Open sappelhoff opened 4 years ago
- sex MUST be a string (here we need to discuss, which strings we accept. Most straight forward would perhaps be "male, female, undefined", but I would like somebody with a bit more experience in inclusive language to make a suggestion here.
Typically a third option is other
or diverse
– undefined
could potentially be perceived as disrespectful by some. diverse
could potentially lead to confusion with gender (however it's the official "third sex / gender" recognized by the German gov't). So I guess, at this time, I'd be in favor of other
. The latter would also capture inter
, in case we decide not to add that option too.
age MUST be an integer (years since birth)
I don’t understand the prohibition against decimal ages. It is not uncommon to have exact birthdate and scan date (before anonymisation) with which to compute an age with greater than integer precision.
Thanks @hoechenberger and @nicholst I updated the post with your sensible suggestions
@sappelhoff and @hoechenberger - i would suggest making a clearer difference between sex and gender. in bids, sex was adopted in the early days to be chromosomal, while datasets could easily add columns on gender to include and potentially differentiate preference. the language can definitely be improved to both clarify and provide support for including gender in addition to sex, when such information is collected in a study.
more broadly, #423 has some general conventions about augmenting BIDS keys. my vote would be in preference of the validator suggesting that age/sex
have to have corresponding entries in participants.json
. to map on to known units and levels (as is done in other parts of bids). this allows greater flexibility downstream, especially if BIDS is used for datasets containing in utero participants or non-human species where other age units are more appropriate.
Hello @satra, thanks for your comment! I fully agree that having a separate gender
key could be beneficial in certain situations.
I could imagine sth like:
I fully agree that having a separate gender key could be beneficial in certain situations.
Currently we are limiting this discussion to sex
and age
, which have an undocumented "special role" in the validator (see my OP).
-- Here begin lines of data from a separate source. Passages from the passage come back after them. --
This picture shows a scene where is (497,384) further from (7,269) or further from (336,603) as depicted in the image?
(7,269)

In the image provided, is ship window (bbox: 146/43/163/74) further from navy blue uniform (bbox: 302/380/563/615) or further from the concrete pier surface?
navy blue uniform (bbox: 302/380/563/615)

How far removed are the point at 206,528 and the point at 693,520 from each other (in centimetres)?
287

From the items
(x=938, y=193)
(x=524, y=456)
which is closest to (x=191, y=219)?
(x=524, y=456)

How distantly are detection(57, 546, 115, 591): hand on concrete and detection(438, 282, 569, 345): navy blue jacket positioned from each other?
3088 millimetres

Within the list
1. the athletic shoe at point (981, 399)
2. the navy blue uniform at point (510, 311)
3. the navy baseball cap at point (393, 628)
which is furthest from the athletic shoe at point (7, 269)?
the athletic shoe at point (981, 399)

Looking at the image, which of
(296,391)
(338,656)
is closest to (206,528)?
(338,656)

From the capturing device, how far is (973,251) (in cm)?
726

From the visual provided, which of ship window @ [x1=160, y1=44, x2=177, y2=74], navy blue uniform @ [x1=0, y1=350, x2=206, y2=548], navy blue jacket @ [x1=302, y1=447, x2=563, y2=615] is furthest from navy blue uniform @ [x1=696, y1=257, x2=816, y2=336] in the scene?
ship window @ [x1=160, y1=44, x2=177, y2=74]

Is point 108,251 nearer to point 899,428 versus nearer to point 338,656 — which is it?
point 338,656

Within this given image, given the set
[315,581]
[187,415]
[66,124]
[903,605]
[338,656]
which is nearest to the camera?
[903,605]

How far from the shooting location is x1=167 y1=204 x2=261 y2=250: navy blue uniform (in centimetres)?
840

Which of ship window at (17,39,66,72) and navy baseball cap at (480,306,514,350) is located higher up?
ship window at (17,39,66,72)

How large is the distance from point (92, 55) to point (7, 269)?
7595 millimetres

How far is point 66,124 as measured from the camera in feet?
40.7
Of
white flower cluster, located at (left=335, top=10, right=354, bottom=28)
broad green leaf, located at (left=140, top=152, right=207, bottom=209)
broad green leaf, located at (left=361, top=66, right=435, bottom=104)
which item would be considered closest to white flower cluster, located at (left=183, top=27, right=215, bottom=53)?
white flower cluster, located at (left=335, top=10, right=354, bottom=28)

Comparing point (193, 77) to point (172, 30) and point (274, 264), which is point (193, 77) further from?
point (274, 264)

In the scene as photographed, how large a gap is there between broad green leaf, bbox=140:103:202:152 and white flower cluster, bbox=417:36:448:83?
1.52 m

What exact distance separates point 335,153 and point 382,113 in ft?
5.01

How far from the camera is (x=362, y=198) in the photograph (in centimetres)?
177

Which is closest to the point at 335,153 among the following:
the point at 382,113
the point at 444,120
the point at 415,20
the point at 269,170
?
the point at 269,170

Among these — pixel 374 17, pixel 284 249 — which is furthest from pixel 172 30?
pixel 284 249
I'd rather not extend this discussion to gender
. If users want to specify gender
, they can already do so by adding a column to TSV and describing it in JSON.
Note: for gender
, the validator WILL WARN if no description is in JSON ... while for age
and sex
, it will not.
my vote would be in preference of the validator suggesting that age/sex have to have corresponding entries in participants.json. to map on to known units and levels (as is done in other parts of bids). this allows greater flexibility downstream
If I understand correctly, this preference maps to my suggestion 1 in the "how to fix" part of the original post.
I think that allowing downstream flexibility is a good point.
Another point is, that there are many datasets already out there ... and if we clarify now that we want age
to be a float and sex
to be one of (female, male, other [or whatever we would decide]) that would break several datasets.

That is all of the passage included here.